Gas and power prices have “significantly” fallen from last week’s levels, according to Inenco’s Y report.
They are down after they increased by around £5 to £6 per MW for power and five to six pence per therm for gas, with experts suggesting it was due to cold temperatures and higher than seasonal normal demand.
They also forecast oil prices to fall after the failure of the Doha meeting but they still remain “relatively” high.
Stuart Lea, Head of Energy Trading said: “A lot of people bought gas and electricity last week and many trigger levels were breached and this meant that the buying pressure also fed to the price frenzy.
“Even whilst people were busy buying gas and electricity last week, many people speculated that the price increase was a material overreaction to what was only a short term weather forecast issue.”
The fall in prices have been supported by higher temperatures this week which has seen gas demand drop alongside the gas storage facility Rough going offline which means “we can’t inject gas into it”.

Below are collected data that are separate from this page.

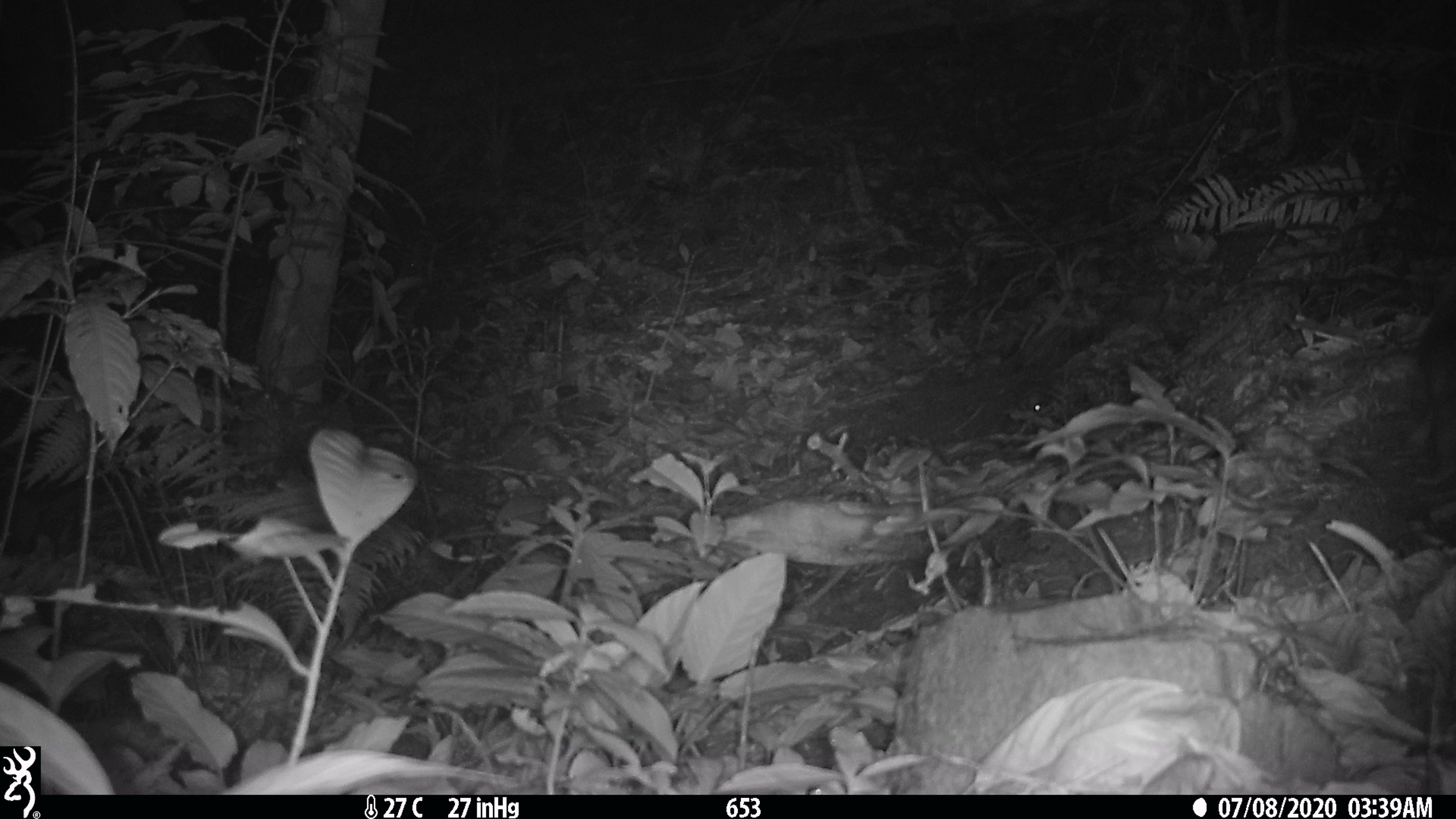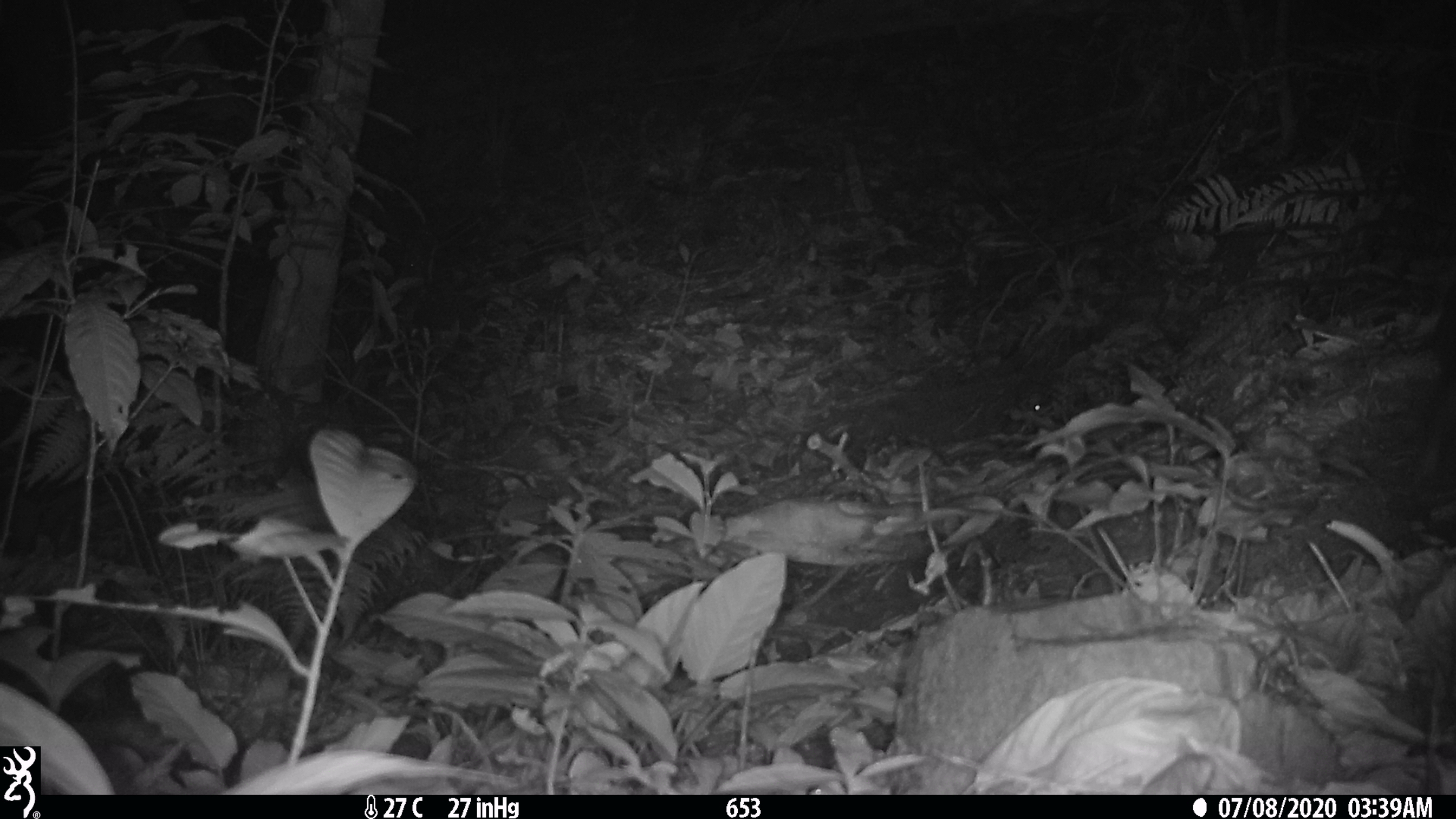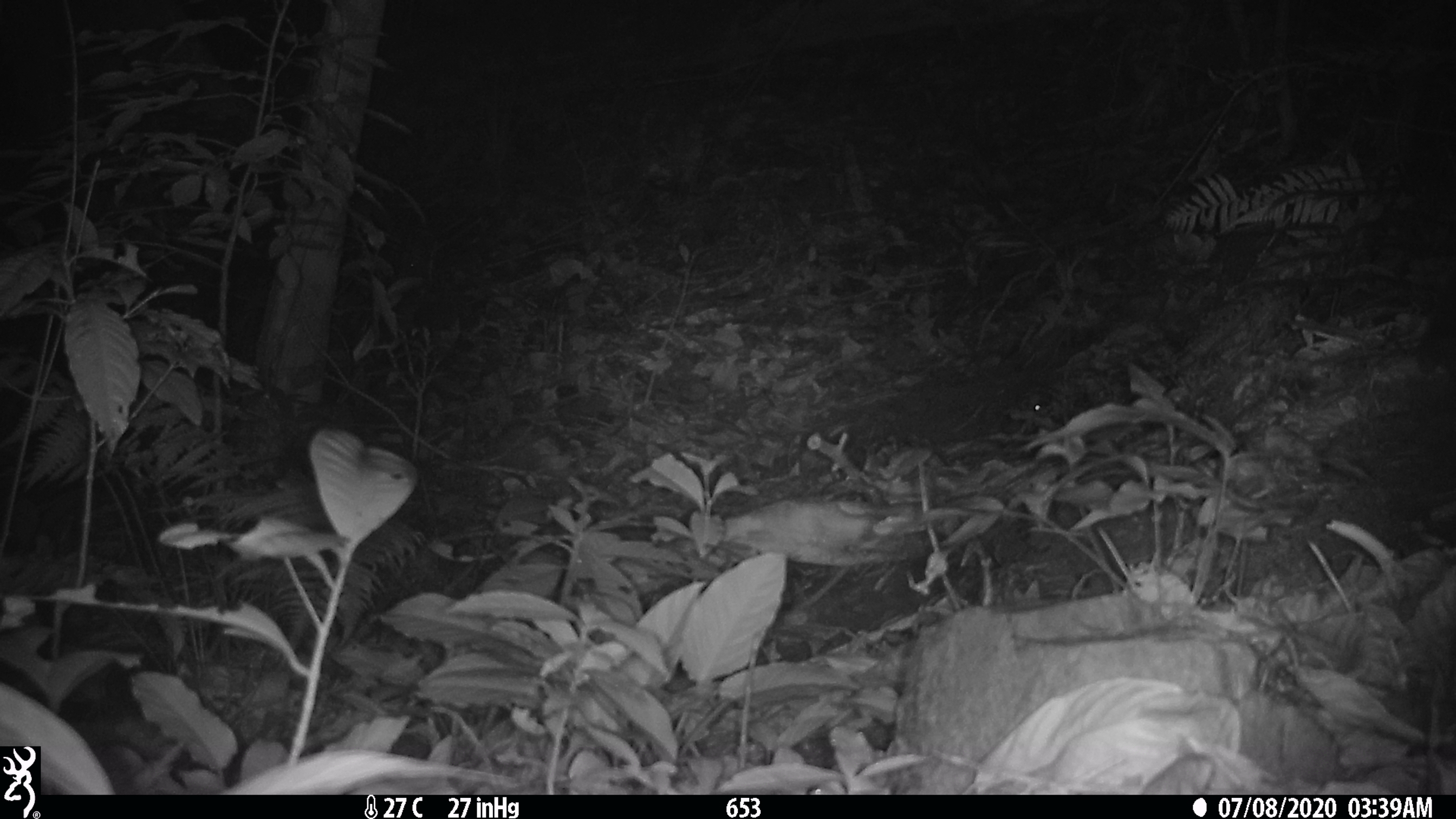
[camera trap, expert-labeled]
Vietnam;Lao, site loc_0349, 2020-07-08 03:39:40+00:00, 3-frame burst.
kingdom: Animalia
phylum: Chordata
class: Mammalia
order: Carnivora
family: Mustelidae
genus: Melogale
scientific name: Melogale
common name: ferret badger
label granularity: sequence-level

On the power system two nuclear plants were back online over the weekend and demand is forecast to fall this week together with higher wind generation.
Mr Lea added: “For those that didn’t buy last week, last week should serve as a bit of a warning to you. Whilst the price outlook does remain good, the unexpected can happen and prices can increase materially without warning and so quick you can’t react to the increase. For this reason you may want to consider at least part-buying your requirements.”